In acute human domoic acid toxicity, 12 of 19 hospitalized patients required ICU (intensive care) admission for symptoms of coma, seizures, unstable blood pressure, and profuse pulmonary secretions. Of these, 9 patients required intubation to protect their airways from profuse secretions, but not from respiratory failure. These findings suggest a role for glutamate in the clinical expression and severity of pulmonary diseases. We further hypothesize that the clinical expression of neurogenic pulmonary edema (NPE) has contributions from central NMDA receptor activation in the respiratory center of the brain. Thus, both central and peripheral NMDA receptor activation may contribute to the clinical expression of various pulmonary diseases.

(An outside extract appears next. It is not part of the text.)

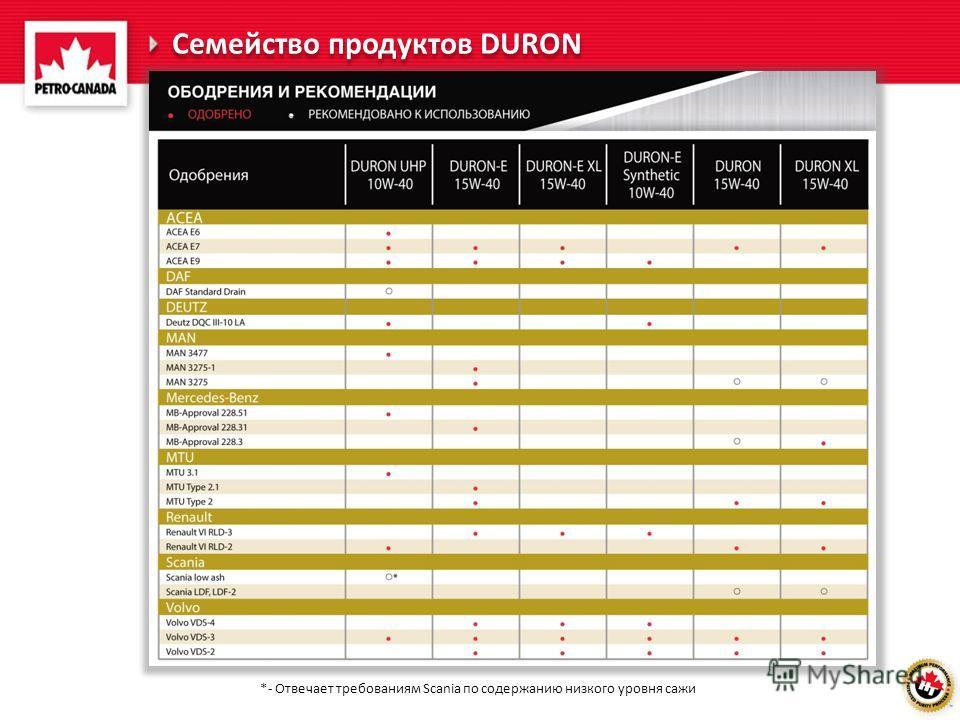 *- Отвечает требованиям Scania по содержанию низкого уровня сажи Семейство продуктов DURON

We hypothesize that the modulatory role of memantine on NMDA receptors will attenuate the clinical symptoms in pulmonary conditions such as pulmonary edema, neurogenic pulmonary edema, bronchial asthma, ARDS, and other respiratory diseases. In addition, the degree of apoptosis and necrosis will also be attenuated. Memantine, administered acutely by the intravenous route or chronically in oral doses of 5-100 mg/day, advantageously 10-30 mg/day (serum levels ranging from 0.25-2.0 μg/ml) is efficacious in the treatment and prophylaxis of these pulmonary disorders. Memantine may be administered concomitantly with current standard medical treatments for pulmonary disease. The duration of memantine treatment well be determined by clinical parameters but may be chronic and indefinitely. Memantine may also be used in combination with glycine-site NMDA antagonists, AMPA antagonists, calcium channel blockers, anti-oxidants, anti-inflammatory drugs, caspase inhibitors, calpain inhibitors, neurotrophins (NT3, BDNF), or stem cell implantation.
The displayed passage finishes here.